§ What you have to do: Reproduce the data below from the line with "What distance from" up to and including the line with "41227 millimetres", replacing "lens" with "camera" and leaving everything else as it is.

§ Available records:
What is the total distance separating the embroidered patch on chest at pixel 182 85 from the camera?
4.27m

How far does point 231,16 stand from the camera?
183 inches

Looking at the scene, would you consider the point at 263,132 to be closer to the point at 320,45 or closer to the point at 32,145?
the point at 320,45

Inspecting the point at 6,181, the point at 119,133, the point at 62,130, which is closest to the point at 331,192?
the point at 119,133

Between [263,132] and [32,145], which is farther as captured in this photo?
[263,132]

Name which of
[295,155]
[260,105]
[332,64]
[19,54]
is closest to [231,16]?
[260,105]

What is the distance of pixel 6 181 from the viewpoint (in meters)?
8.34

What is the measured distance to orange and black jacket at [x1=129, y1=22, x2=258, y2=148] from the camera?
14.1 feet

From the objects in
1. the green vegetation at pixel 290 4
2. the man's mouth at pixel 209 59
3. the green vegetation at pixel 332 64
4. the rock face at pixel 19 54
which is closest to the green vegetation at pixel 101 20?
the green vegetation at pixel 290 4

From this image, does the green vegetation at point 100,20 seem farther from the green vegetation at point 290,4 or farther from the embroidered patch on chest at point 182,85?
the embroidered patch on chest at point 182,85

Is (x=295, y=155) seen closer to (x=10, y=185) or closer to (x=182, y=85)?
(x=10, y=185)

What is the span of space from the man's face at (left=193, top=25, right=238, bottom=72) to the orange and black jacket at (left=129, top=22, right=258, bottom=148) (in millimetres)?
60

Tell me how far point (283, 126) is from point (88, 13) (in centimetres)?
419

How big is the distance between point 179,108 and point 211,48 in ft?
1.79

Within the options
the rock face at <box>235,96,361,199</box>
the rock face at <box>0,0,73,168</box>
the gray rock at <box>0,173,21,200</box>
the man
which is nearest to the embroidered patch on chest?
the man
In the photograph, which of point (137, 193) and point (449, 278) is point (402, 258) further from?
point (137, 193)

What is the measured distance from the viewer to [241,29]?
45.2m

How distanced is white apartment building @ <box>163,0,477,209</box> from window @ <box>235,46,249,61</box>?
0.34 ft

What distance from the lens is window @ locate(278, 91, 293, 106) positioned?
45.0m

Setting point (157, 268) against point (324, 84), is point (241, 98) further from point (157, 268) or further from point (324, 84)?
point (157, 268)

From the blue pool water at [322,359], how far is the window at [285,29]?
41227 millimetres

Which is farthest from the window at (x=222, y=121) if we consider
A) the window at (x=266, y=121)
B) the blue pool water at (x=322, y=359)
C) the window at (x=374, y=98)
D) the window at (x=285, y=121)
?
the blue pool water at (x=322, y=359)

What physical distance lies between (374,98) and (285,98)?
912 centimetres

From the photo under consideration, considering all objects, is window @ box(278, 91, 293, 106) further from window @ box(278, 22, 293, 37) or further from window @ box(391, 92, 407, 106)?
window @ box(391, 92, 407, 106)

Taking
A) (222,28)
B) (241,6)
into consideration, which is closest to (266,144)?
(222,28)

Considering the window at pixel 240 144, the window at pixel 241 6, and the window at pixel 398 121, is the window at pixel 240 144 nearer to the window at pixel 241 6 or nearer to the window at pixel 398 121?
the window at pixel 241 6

§ Finished answer:
What distance from the camera is window @ locate(278, 91, 293, 106) positioned?
45.0m

Setting point (157, 268) against point (324, 84), is point (241, 98) further from point (157, 268) or further from point (324, 84)?
point (157, 268)

From the blue pool water at [322,359], how far is the window at [285,29]?
41227 millimetres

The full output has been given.